He is working in Software Reliability Section, BARC and has been closely associated with Mr. S.D. Dhodapkar who is known for his contribution toward methodologies for *High Integrity Safety-Critical System* Design. He has contributed significantly toward the development of static analyzers for C and assembly languages in BARC. During the last few years he has been working toward inducting formal methods for software developments in BARC. He has been closely associated with the research groups at Centre for Formal Design and Verification of Software (CFDVS) at IIT Bombay and School of Technology and Computer Science, TIFR. He has also worked in many collaborative research projects with other national laboratories like ISRO and DRDO. He was a visiting scholar in 2004 at the University of Trento, Italy under an Indo-Italian academic program.
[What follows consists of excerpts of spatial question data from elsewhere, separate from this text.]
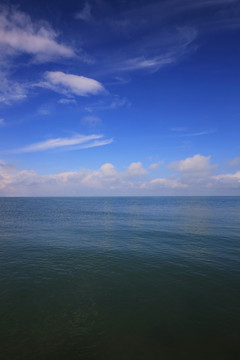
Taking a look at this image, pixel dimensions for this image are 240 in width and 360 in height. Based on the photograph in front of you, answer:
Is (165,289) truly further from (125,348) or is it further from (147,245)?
(147,245)

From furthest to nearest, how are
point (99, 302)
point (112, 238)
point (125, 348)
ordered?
point (112, 238), point (99, 302), point (125, 348)

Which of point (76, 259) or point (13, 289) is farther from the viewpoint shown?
point (76, 259)

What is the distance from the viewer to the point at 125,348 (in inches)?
457

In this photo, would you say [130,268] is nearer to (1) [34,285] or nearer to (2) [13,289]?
(1) [34,285]

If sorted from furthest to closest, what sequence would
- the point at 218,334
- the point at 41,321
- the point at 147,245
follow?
the point at 147,245
the point at 41,321
the point at 218,334

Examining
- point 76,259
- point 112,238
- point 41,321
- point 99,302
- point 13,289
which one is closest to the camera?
point 41,321

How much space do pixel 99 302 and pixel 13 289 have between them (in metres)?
9.12

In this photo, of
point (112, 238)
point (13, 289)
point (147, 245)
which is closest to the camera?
point (13, 289)

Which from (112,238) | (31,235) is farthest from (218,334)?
(31,235)

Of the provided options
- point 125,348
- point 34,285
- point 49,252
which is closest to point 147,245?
point 49,252

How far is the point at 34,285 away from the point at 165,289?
44.8ft

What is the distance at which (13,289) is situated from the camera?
18.2 m

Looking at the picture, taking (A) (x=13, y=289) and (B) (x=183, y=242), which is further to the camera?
(B) (x=183, y=242)

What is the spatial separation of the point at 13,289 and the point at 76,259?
9.26m
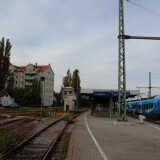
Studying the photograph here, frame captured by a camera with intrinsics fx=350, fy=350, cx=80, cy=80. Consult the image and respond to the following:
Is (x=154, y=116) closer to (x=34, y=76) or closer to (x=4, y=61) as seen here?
(x=4, y=61)

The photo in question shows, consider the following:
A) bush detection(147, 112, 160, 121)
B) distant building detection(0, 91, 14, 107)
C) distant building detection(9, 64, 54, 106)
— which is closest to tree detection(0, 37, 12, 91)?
distant building detection(0, 91, 14, 107)

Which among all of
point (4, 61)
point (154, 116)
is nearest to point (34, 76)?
point (4, 61)

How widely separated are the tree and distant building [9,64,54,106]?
132 feet

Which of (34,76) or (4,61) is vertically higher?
(34,76)

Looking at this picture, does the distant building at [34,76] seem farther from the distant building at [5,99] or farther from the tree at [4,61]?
the tree at [4,61]

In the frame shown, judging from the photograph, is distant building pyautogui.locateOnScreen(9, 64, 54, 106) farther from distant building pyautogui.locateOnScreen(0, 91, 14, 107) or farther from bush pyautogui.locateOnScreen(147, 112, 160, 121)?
bush pyautogui.locateOnScreen(147, 112, 160, 121)

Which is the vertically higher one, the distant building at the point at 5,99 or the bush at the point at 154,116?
the distant building at the point at 5,99

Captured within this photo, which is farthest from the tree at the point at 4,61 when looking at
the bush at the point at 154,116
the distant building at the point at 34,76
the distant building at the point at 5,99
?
the bush at the point at 154,116

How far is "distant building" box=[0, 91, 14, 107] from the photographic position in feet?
301

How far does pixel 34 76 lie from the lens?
12581 centimetres

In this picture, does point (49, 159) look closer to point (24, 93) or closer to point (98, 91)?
point (98, 91)

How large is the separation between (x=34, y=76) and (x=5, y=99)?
107 feet

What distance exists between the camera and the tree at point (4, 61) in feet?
245

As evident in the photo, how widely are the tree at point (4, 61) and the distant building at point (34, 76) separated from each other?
132ft
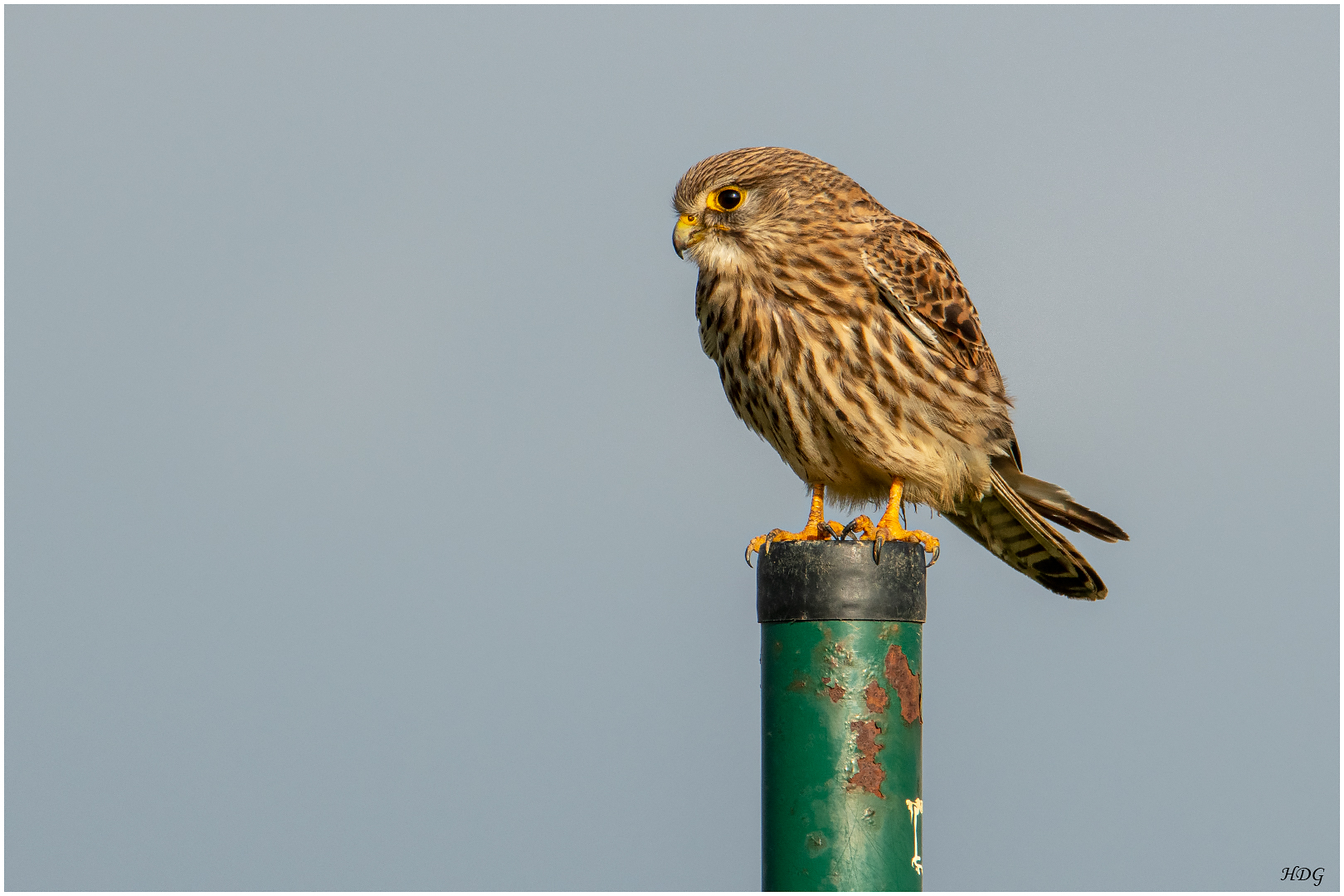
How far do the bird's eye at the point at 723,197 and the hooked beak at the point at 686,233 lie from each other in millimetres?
77

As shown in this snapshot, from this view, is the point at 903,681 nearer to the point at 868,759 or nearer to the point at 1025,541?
the point at 868,759

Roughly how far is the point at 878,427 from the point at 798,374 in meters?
0.32

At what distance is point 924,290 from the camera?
17.5 feet

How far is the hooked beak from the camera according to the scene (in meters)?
5.27

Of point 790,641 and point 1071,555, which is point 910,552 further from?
point 1071,555

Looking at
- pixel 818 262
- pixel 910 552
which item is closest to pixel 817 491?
pixel 818 262

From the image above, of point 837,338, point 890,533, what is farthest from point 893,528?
point 837,338

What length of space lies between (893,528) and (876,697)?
135 centimetres

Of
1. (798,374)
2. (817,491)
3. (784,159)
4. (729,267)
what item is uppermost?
(784,159)

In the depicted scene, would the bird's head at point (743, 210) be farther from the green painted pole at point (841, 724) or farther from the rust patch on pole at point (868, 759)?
the rust patch on pole at point (868, 759)

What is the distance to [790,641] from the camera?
13.1 feet

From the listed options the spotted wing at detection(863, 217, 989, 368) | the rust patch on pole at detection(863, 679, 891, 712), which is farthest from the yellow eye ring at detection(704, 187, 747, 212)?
the rust patch on pole at detection(863, 679, 891, 712)

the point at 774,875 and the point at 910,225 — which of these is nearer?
the point at 774,875

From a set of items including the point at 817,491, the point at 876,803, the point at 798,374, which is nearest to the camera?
the point at 876,803
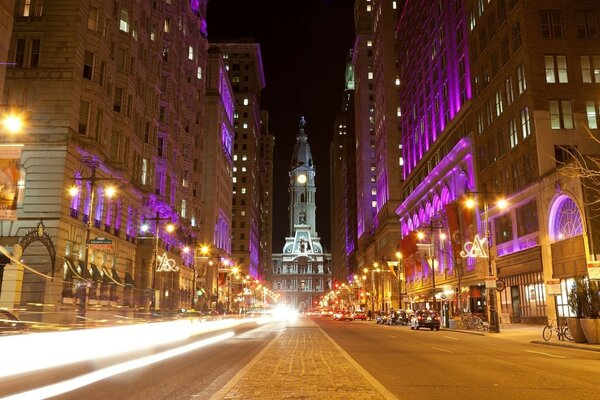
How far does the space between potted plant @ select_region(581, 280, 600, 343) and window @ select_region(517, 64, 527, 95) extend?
25465mm

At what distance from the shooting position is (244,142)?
164m

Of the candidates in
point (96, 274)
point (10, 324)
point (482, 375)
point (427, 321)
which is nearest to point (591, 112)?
point (427, 321)

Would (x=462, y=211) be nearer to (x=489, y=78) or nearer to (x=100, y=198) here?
(x=489, y=78)

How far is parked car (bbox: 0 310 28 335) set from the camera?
18906mm

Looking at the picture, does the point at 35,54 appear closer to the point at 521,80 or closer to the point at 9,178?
the point at 9,178

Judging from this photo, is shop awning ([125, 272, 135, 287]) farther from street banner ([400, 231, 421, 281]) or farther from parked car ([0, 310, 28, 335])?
street banner ([400, 231, 421, 281])

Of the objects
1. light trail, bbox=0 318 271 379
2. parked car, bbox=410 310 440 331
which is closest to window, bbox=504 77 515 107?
parked car, bbox=410 310 440 331

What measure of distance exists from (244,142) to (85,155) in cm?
12515

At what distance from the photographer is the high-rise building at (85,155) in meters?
35.8

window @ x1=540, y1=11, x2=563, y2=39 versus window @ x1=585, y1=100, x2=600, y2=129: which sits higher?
window @ x1=540, y1=11, x2=563, y2=39

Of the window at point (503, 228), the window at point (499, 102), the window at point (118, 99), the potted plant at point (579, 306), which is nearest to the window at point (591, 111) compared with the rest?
the window at point (499, 102)

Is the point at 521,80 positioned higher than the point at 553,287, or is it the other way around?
the point at 521,80

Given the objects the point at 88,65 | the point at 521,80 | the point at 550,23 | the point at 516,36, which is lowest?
the point at 88,65

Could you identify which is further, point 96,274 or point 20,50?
point 96,274
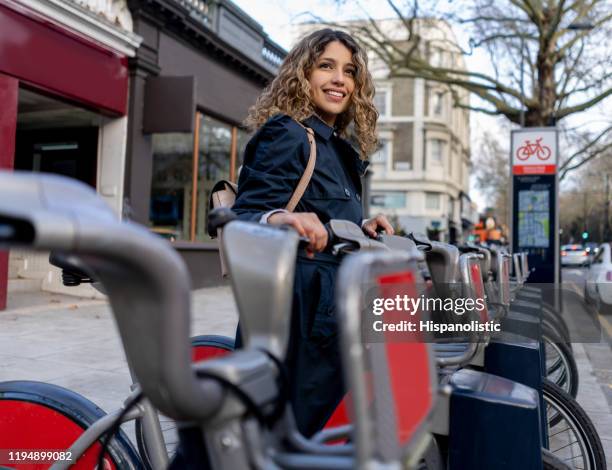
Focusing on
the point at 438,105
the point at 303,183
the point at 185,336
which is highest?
the point at 438,105

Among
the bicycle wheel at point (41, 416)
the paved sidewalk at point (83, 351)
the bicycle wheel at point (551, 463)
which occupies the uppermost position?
the bicycle wheel at point (41, 416)

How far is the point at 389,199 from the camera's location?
143ft

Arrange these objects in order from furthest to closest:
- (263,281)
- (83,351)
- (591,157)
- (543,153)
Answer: (591,157) → (543,153) → (83,351) → (263,281)

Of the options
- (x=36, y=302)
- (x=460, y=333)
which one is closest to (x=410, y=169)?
(x=36, y=302)

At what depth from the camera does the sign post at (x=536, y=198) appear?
10781 millimetres

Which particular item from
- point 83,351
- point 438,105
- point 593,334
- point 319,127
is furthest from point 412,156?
point 319,127

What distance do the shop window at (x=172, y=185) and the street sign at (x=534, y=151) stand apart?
19.7 feet

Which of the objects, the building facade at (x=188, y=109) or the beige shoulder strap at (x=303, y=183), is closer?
the beige shoulder strap at (x=303, y=183)

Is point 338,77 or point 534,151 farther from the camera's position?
point 534,151

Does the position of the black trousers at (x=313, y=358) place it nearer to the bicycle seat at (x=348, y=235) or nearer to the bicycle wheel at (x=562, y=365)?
the bicycle seat at (x=348, y=235)

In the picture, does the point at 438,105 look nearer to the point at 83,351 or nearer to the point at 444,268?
the point at 83,351

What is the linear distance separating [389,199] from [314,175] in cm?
4229

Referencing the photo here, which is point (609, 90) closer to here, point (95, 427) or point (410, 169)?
point (95, 427)

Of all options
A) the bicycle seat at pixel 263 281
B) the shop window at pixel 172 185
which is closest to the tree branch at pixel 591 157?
the shop window at pixel 172 185
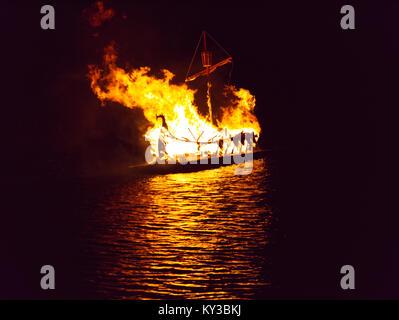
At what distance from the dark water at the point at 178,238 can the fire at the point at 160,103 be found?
13.7 ft

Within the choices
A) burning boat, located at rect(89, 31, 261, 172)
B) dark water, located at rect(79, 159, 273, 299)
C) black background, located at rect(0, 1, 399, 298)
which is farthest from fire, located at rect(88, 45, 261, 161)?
Result: dark water, located at rect(79, 159, 273, 299)

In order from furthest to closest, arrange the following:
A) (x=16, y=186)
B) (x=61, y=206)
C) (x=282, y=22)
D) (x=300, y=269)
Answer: (x=282, y=22)
(x=16, y=186)
(x=61, y=206)
(x=300, y=269)

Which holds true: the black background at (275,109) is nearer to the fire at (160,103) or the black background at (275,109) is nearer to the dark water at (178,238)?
the dark water at (178,238)

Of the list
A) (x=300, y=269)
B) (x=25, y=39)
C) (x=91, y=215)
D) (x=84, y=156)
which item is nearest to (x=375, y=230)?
(x=300, y=269)

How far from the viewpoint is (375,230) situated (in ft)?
47.9

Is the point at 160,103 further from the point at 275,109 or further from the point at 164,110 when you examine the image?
the point at 275,109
#### **Biography of Supervisor**

| Name          | Prof. R.K. Shyamasundar                                 |
|---------------|---------------------------------------------------------|
| Qualification | Ph.D (Computer Science and Automation), IISc, Bangalore |
|               | M.E. (Electrical Engg.) IISc, Bangalore                 |
|               | B.E. (Electrical Engg.), University of Mysore           |
| Area of Work  | Real-time Distributed Systems, Programming Languages,   |
|               | Logic Programming, Reactive systems & Formal Methods    |

He joined the National Centre for Software Development and Computing Techniques established at the Tata Institute of Fundamental Research (TIFR) under United Nations Program. He did his post-doctoral work during 1978-1979 as an International Research Fellow at Eindhoven Technological University, Eindhoven, Netherlands under the famed Professor Dr. Edsgar W Dijkstra. On his return he started the Theoretical Computer Science Group at TIFR covering areas of concurrency, real-time programming, specification and verification of software etc. He was the first Dean of the School of Technology and Computer Science at the Tata Institute of Fundamental Research. He had various assignments at IBM TJ Watson Research center, Eindhoven University of Technology, The Netherlands, State University of Utrecht, the Netherlands, Pennsylvania State University, University of Illinois at Urbana, University of California, San Diego, ENSMP Sophia Antipolis, IRISA, Rennes, Verimag Grenoble Max Planck Institute for Computer Science at Saarbrucken etc. He has more than 200 publications and several patents in US and India. Thirty students have done their Ph.D. under his guidance in India and abroad.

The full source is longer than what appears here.